Stored items:
::::
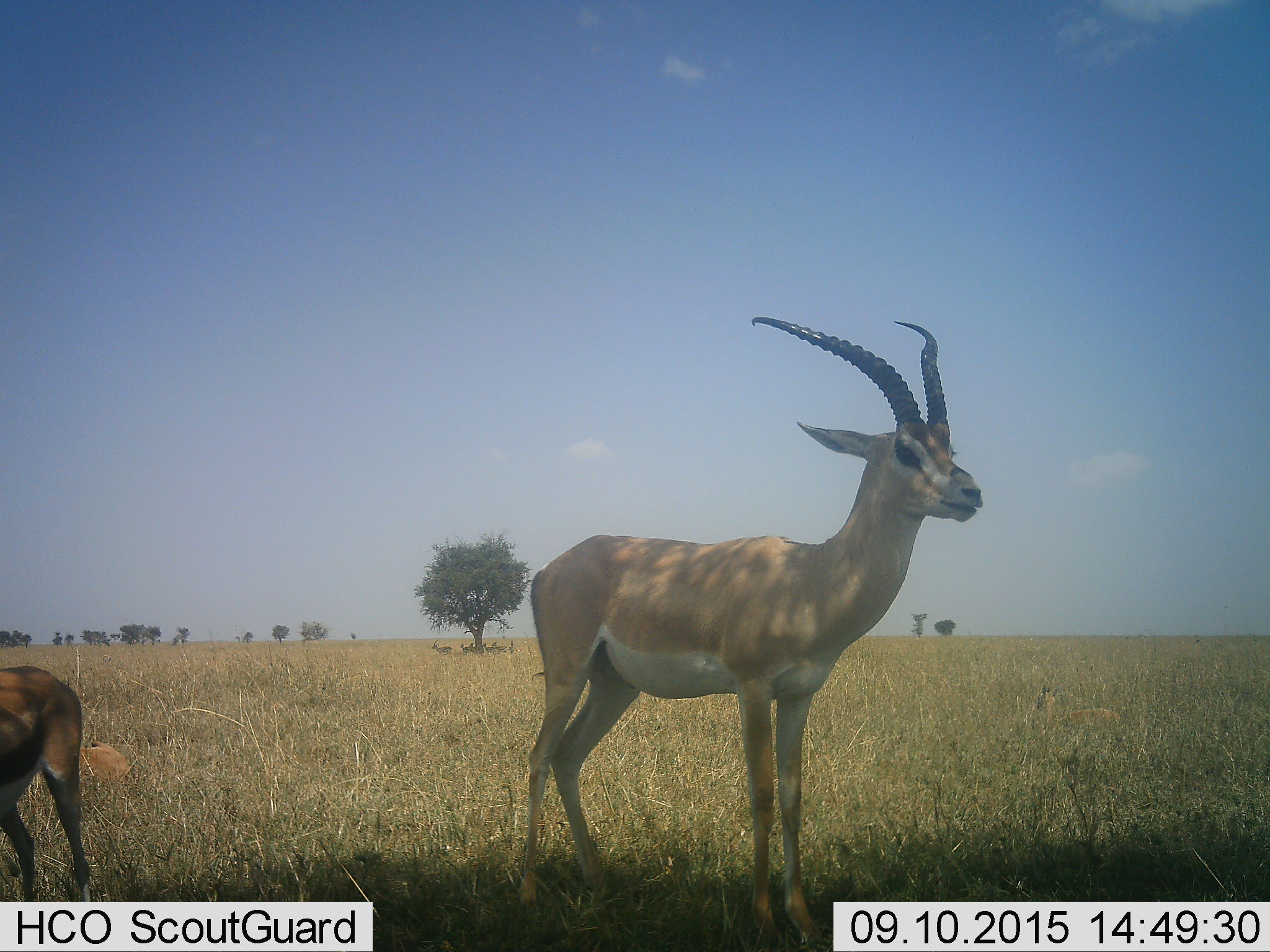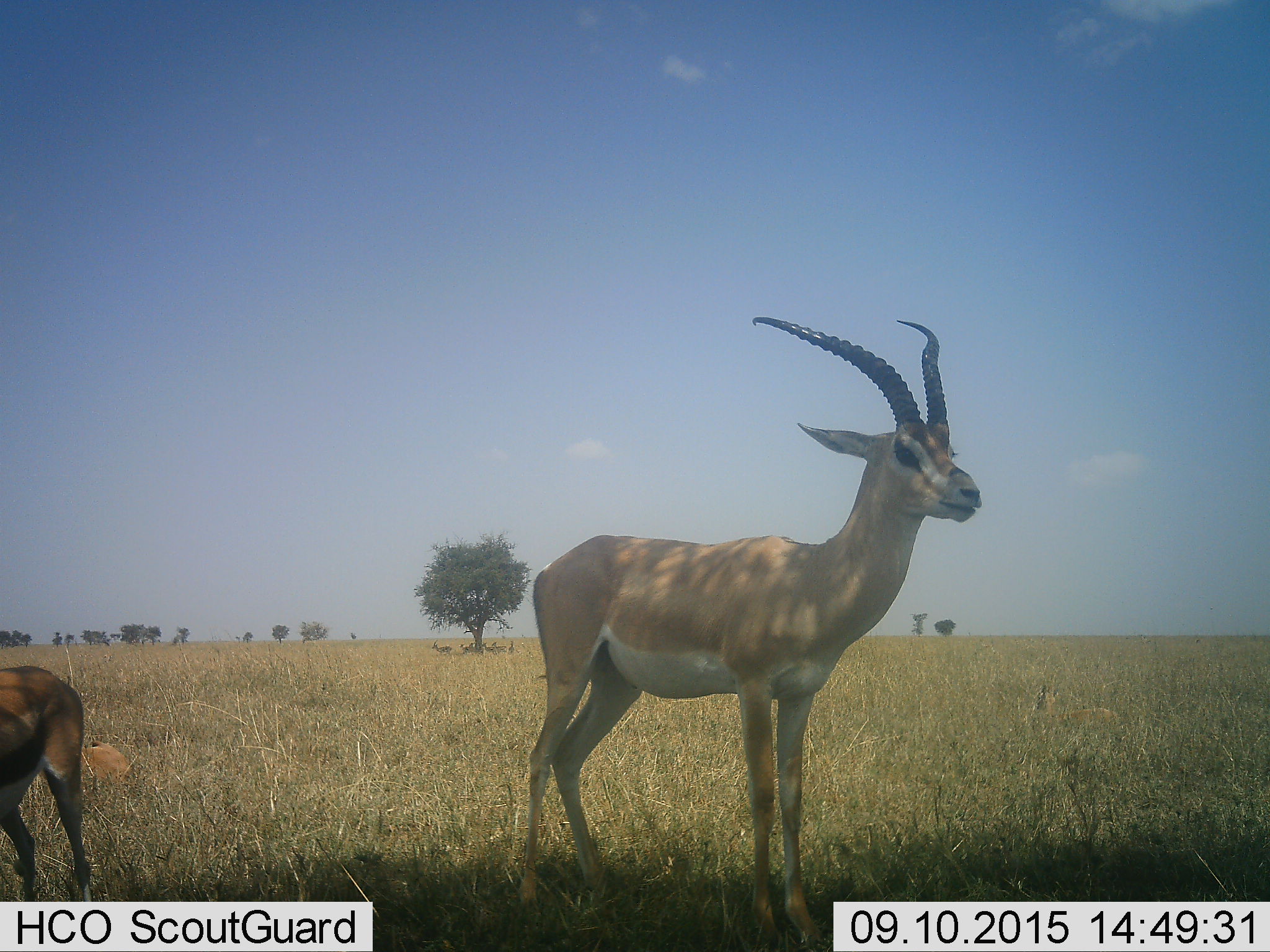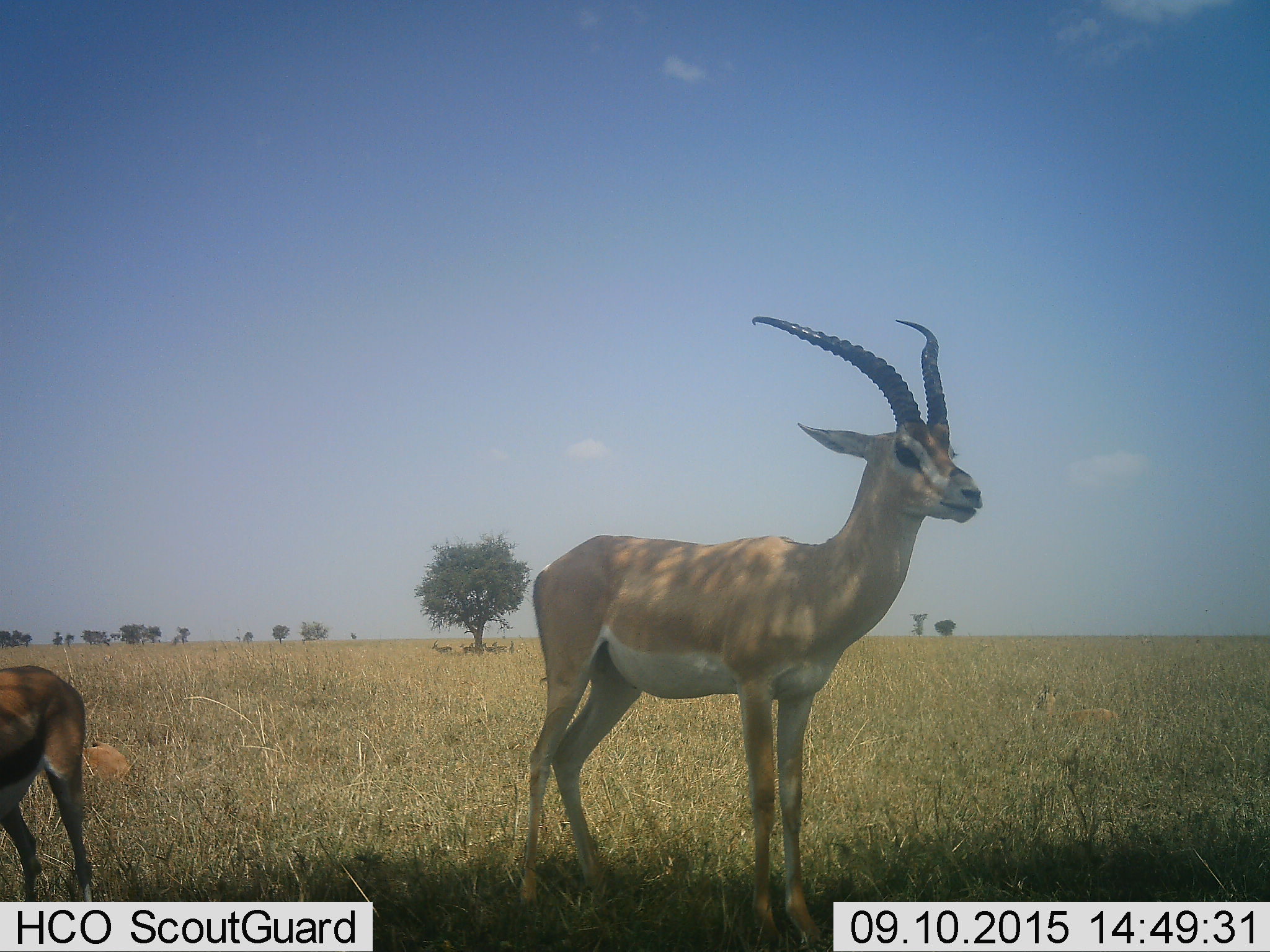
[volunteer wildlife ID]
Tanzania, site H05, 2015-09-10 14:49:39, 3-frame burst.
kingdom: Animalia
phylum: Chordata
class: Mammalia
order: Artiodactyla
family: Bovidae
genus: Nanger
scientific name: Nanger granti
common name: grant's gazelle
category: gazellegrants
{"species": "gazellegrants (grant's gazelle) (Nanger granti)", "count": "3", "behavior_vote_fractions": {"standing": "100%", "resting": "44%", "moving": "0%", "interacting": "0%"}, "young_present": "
::::
» Instructions for the task:
The entries above are to be printed again word for word, with every picture removed.

» Solution to this task:
[volunteer wildlife ID]
Tanzania, site H05, 2015-09-10 14:49:39, 3-frame burst.
kingdom: Animalia
phylum: Chordata
class: Mammalia
order: Artiodactyla
family: Bovidae
genus: Nanger
scientific name: Nanger granti
common name: grant's gazelle
category: gazellegrants
{"species": "gazellegrants (grant's gazelle) (Nanger granti)", "count": "3", "behavior_vote_fractions": {"standing": "100%", "resting": "44%", "moving": "0%", "interacting": "0%"}, "young_present": "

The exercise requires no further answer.